[start Excerpted data]
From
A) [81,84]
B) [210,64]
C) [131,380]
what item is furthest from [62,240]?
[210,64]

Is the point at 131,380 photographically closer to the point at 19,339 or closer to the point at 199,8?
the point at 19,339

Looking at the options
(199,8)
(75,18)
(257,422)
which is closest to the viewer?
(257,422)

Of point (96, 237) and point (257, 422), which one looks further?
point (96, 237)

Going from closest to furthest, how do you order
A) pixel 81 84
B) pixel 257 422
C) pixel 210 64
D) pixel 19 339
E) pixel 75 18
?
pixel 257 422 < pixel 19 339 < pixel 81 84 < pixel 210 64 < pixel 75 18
[end Excerpted data]
*Exercise description*:
Return, word for word, every line from the one containing "Is the point" through the final line of the items above, both included.

*Exercise answer*:
Is the point at 131,380 photographically closer to the point at 19,339 or closer to the point at 199,8?
the point at 19,339

Looking at the options
(199,8)
(75,18)
(257,422)
which is closest to the viewer?
(257,422)

Of point (96, 237) and point (257, 422), which one looks further?
point (96, 237)

Going from closest to furthest, how do you order
A) pixel 81 84
B) pixel 257 422
C) pixel 210 64
D) pixel 19 339
E) pixel 75 18
?
pixel 257 422 < pixel 19 339 < pixel 81 84 < pixel 210 64 < pixel 75 18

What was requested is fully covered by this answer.